The United States economy is getting a boost from an unexpected source: tumbling energy costs.
Prices of oil, gasoline, and natural gas, whose upward spike two years ago helped bring a record economic expansion to a stall, are now falling - helping the US economy avert a possible recession.
Add the impact of lower interest rates, coming tax rebates, and an upturn in stock prices, and some economists now see modest growth in the year's second half, up from nearly zero this spring.
In effect, cheaper energy acts like a tax cut, fattening consumer wallets.
Where some analysts, for example, had foreseen gasoline at $2.00 per gallon this summer, the average price has fallen from $1.60 in early June to $1.40.
"Money you don't spend at the gas tank, you can spend at the mall," notes David Wyss, chief economist at Standard & Poor's.
That bonus could help offset the downward drag of several challenges: rising layoffs, a strong dollar that hurts exports, and worrisome consumer debts.
Unemployment ticked up to 4.5 percent in June. Moreover, in a sign that troubles may be spreading from the beleaguered manufacturing sector, the service sector failed to provide new jobs during the April-June quarter - the first time in more than four decades.
Some economists worry, meanwhile, that further slippage in corporate profits could force firms to lay off more employees.
Against that backdrop, falling energy prices represent an important, albeit modest, boost.
"It is definitely good news," says Chris Varvares, an economist with Macroeconomic Advisers, a St. Louis consulting firm.
The price drop could add two-tenths of a percentage point to economic growth over the next year, estimates Mr. Wyss in New York.
The tax rebates will do somewhat more - adding about 0.3 percentage points starting in this quarter, he says. Rebate checks of up to $300 to single taxpayers and up to $600 for married couples will go in the mail starting two weeks from now, and continuing through Sept. 24.
Wyss predicts the economy will grow at 2.5 percent annual rate in the summer quarter, and more than 3 percent in the final quarter.
Mr. Varvares sees a similar growth path for the economy, noting also the stimulative impact of interest rates - which the Federal Reserve has cut by 2.75 percentage points this year - and stock prices that are up 10 percent or so since early April.
Last year, by contrast, soaring energy prices were acting like a tax hike, taking away spending money from consumers, trimming business profits, adding to inflation, and peeling perhaps a full percentage point off of economic growth.
Now, the supply of energy has risen and demand fallen. Refineries have been producing gasoline at nearly full blast, while a slower economy has sidelined some trucking and other energy consumption.

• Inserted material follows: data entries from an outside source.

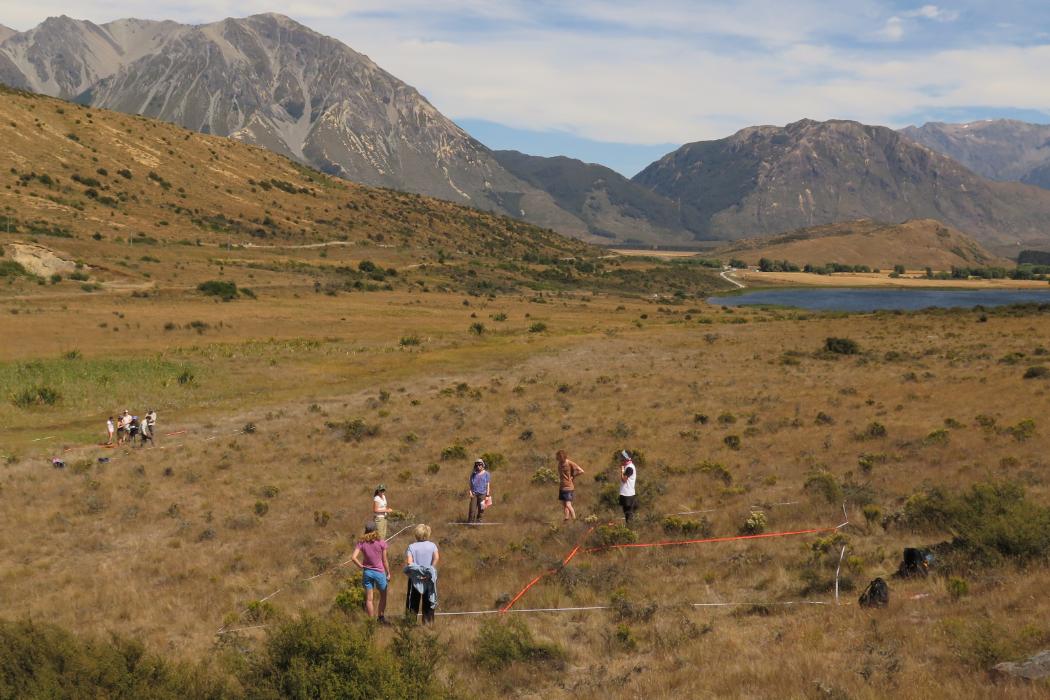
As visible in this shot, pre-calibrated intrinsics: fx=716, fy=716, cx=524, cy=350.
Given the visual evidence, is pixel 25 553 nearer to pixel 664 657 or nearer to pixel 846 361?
pixel 664 657

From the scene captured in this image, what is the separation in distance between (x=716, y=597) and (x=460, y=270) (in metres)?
134

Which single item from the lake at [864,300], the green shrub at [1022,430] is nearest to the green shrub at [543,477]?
the green shrub at [1022,430]

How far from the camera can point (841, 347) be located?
172ft

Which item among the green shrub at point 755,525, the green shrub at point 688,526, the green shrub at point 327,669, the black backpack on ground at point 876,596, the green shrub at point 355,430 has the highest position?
the green shrub at point 327,669

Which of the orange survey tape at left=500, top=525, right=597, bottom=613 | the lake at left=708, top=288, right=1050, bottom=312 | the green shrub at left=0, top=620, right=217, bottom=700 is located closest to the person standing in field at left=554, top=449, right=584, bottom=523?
the orange survey tape at left=500, top=525, right=597, bottom=613

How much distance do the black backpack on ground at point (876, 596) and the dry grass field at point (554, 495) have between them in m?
0.22

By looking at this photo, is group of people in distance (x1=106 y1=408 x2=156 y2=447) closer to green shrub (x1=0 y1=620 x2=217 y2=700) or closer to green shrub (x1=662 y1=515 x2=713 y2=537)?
green shrub (x1=662 y1=515 x2=713 y2=537)

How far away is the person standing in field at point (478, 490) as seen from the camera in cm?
1984

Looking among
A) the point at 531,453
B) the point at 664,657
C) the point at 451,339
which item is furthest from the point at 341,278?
the point at 664,657

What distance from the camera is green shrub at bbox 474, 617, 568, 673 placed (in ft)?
36.6

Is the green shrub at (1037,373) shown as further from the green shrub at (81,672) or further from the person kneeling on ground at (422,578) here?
the green shrub at (81,672)

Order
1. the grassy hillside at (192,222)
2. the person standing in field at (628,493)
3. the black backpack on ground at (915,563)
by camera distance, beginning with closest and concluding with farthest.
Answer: the black backpack on ground at (915,563), the person standing in field at (628,493), the grassy hillside at (192,222)

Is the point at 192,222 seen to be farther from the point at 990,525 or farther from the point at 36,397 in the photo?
the point at 990,525

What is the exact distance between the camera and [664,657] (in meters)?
10.8
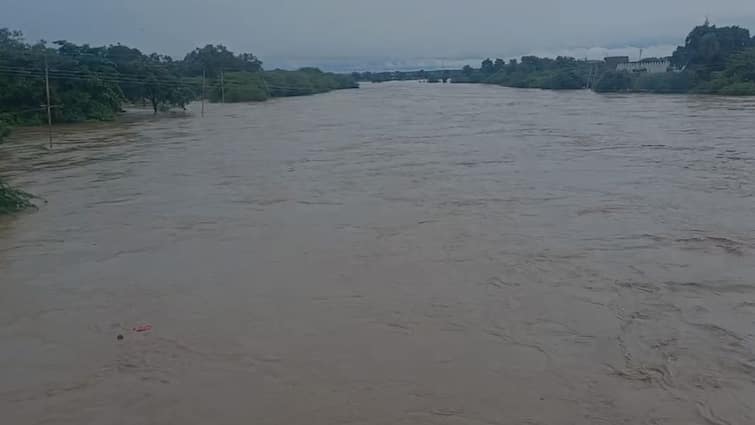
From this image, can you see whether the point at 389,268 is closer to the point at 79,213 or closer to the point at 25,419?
the point at 25,419

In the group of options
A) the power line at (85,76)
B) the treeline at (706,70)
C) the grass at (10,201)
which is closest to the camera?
the grass at (10,201)

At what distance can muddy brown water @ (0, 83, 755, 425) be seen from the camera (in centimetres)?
400

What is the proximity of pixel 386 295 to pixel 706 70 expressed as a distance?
37496 millimetres

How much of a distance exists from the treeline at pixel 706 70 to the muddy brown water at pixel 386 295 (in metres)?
24.5

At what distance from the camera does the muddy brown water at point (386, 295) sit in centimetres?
400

OPEC and its most important member, Saudi Arabia, have also played a key role. At a meeting in Vienna last week, the oil cartel decided to leave production rates unchanged, despite a price drop from $31 a barrel earlier this year to $26 to $27.
Another factor is oil-rich Iraq. It halted exports on June 4 to protest a US-British plan to overhaul United Nations sanctions. But the plan failed, and Iraq said last week it will resume exports of about 2 million barrels a day.
OPEC wants to keep oil prices in the $22 to $28 a barrel range.
And unlike in years past, the cartel's efforts to bring a greater level of certainty to oil prices are generally welcomed by oil-consuming nations.
Indeed, President Bush is encouraging a price target for OPEC of about $25 a barrel.
"Domestic producers prefer stable prices," says John Lichtblau, chairman of the Petroleum Industry Research Foundation in New York.
The drop in energy prices has numerous implications for US consumers and industry.
It may help maintain sales of gas-hungry sport-utility vehicles - at least the smaller varieties. Sales of Ford Explorers, helped by incentives, have hit a new record.
Natural-gas has fallen in price even more than oil. At $3.16 per million Btu (a measure of energy), the price is almost one-third the level of its $9 peak in January. People relying on gas for air conditioning will see smaller bills. Electricity prices will fall in areas with gas-fired plants. Its lower price could ease somewhat the power crisis in California, though there is a shortage of pipeline capacity to the Pacific Coast state.
But on Wall Street, lower energy could squeeze profits for oil and gas companies.